Il quarto giorno di navigazione arrivammo nel capoluogo della Comunità autonoma della Catalogna, Barselò, dinanzi a noi il monumento a Cristoforo Colombo ci accoglieva con il braccio teso e un piccione sulla testa, dopo aver visitato il Barrio Gotico il nucleo storico della città e l'Arco di trionfo, attraversammo la Rambla con l’entusiasmo di bambini che vedono per la prima volta il luna park, salutammo cordialmente ogni negoziante che richiamasse la nostra attenzione e prima ancora di rendercene conto eravamo stati inghiottiti in un turbinio di cappelli, abiti e souvenir di ogni tipo, ne uscivamo ubriachi di adrenalina, parlottando uno spagnolo improbabile e con un sorriso ebete stampato sul volto.
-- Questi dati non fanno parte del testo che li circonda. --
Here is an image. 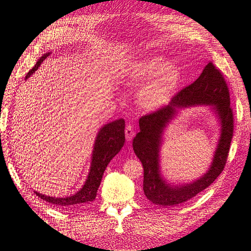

Dopo una estenuante passeggiata ridacchiando di tutto quello che avevamo sentito e cercato di ripetere con la pronuncia peggiore che potevamo, ci accorgemmo di esserci persi nell’intreccio di vie strette e tortuose che fanno da margine alla Rambla, e il tempo a nostra disposizione per la visita alla città stava per scadere, la felicità di essere lì mi aveva distratto dal desiderio che da tempo volevo realizzare, dal motivo che mi aveva spinto a decidere di visitare Barcellona senza guida, un misto di attrazione e paura mi coglieva in quel momento, dovevo vedere la Sagrata Familia eppure tergiversavo, lo avevo promesso a me stessa e in un certo qual modo a lui, Alessandro la ragione del mio viaggio. Alla ricerca disperata, il desiderio incalzante di vedere quella Cattedrale, quella facciata della Natività, così come mi era stata raccontata e allo stesso tempo l’ansia e la paura di arrossire, di scoppiare in lacrime, e mentre con il cuore in gola pensavo a tutto questo, eccola apparire, bellissima nella sua fantastica struttura monumentale, nella sua imprevedibilità armonica. Tutto ad un tratto il mio corpo non aveva più alcuna consistenza, i miei occhi lasciavano il mio viso per raggiungerne la cima, mio Dio eccola, lì c’era tutto, tutto ciò che avevo letto e osservato per anni da una cartolina, e c’era una parte di lui, un istante seppure infinitesimale, un sorriso, uno sguardo, un ricordo. Alessandro mio cugino era stato lì e io dovevo esserci, dovevo ricongiungere quelle parole, quelle sensazioni a quei luoghi perché sarebbe stato come ad un tratto riunire noi due in un universo metafisico fuori da ogni legge scientifica e razionale, in un mondo neutrale tra la vita e la morte, tra terra e cielo.
Il mio volto serio subiva lo zoom della videocamera, mio marito continuava a riprendere la mia faccia e la gente mi passava davanti, mi urtava, ma io niente, sorridevo a quelle scale, a quelle mura come fossero vecchi amici ritrovati, come se lui fosse rimasto sempre lì, ad aspettarmi. E invece no, se ne era andato per sempre due estati prima su una strada che dalla discoteca porta al campeggio che aveva scelto per le vacanze, le sue vacanze premio per il diploma, le sue ultime vacanze. Tornammo alla nave, per tutta il tragitto non dissi una parola, svuotata, la mia missione si era compiuta, il ritorno con una partenza.